9. Default by an Underwriter. If any one or more Underwriters shall
fail to purchase and pay for any of the Capital Securities agreed to be
purchased by such Underwriter or Underwriters hereunder and such failure to
purchase shall constitute a default in the performance of its or their
obligations under this Agreement, the remaining Underwriters shall be obligated
severally to take up and pay for (in the respective proportions which the
principal amount of Capital Securities set forth opposite their names in
Schedule I hereto bears to the aggregate principal amount of Capital Securities
set forth opposite the names of all the remaining Underwriters) the Capital
Securities which the defaulting Underwriter or Underwriters agreed but failed to
purchase; provided, however, that in the event that the aggregate principal
amount of Capital Securities which the defaulting Underwriter or Underwriters
agreed but failed to purchase shall exceed 10% of the aggregate principal amount
of Capital Securities set forth in Schedule I hereto, the remaining Underwriters
shall have the right to purchase all, but shall not be under any obligation to
purchase any, of the Capital Securities, and if such nondefaulting Underwriters
do not purchase all the Capital Securities, this Agreement will terminate
without liability to any nondefaulting Underwriter, the Trust or the Company. In
the event of a default
15
by any Underwriter as set forth in this Section 9, the Closing Date shall be
postponed for such period, not exceeding five Business Days, as the
Representatives shall determine in order that the required changes in the
Registration Statement and the Final Prospectus or in any other documents or
arrangements may be effected. Nothing contained in this Agreement shall relieve
any defaulting Underwriter of its liability, if any, to the Offerors and any
nondefaulting Underwriter for damages occasioned by its default hereunder.
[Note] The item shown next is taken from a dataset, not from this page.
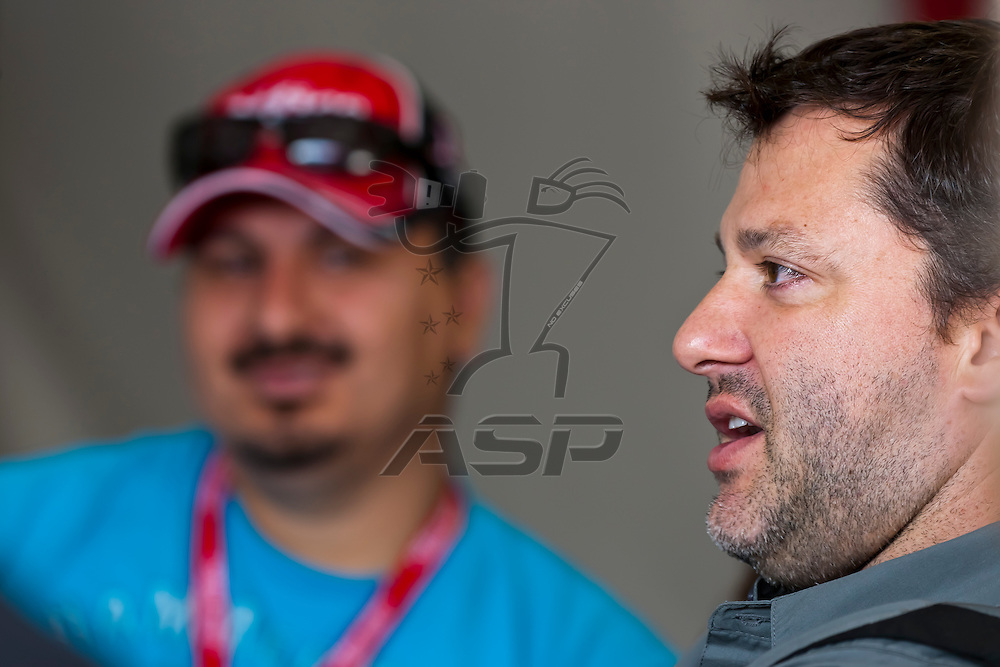 FONTANA, CA - MAR 25, 2012:  Tony Stewart (14) takes time out to talk to guests of Office Depot during the Auto Club 400 at the Auto Club Speedway in Fontana, CA.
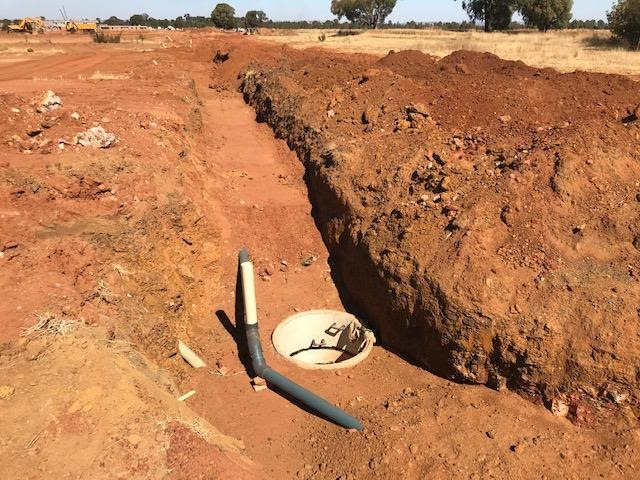 Pic showing water pipeline and sewage manhole. Water line placed at shallow depth above sewers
10. Termination. This Agreement shall be subject to termination in
the absolute discretion of the Representatives, by notice given to the Offerors
prior to delivery of and payment for the Capital Securities, if at any time
prior to such time (i) trading in the Company's Common Stock shall have been
suspended by the Commission or the New York Stock Exchange, or trading in
Capital Securities generally on the New York Stock Exchange shall have been
suspended or limited or minimum prices shall have been established on such
Exchange, (ii) a banking moratorium shall have been declared either by Federal
or New York State authorities or (iii) there shall have occurred any outbreak or
escalation of hostilities, declaration by the United States of a national
emergency or war, or other calamity or crisis the effect of which on financial
markets is such as to make it, in the sole judgment of the Representatives after
consultation with the Offerors, impractical or inadvisable to proceed with the
offering or delivery of the Capital Securities as contemplated by the Final
Prospectus (exclusive of any supplement thereto).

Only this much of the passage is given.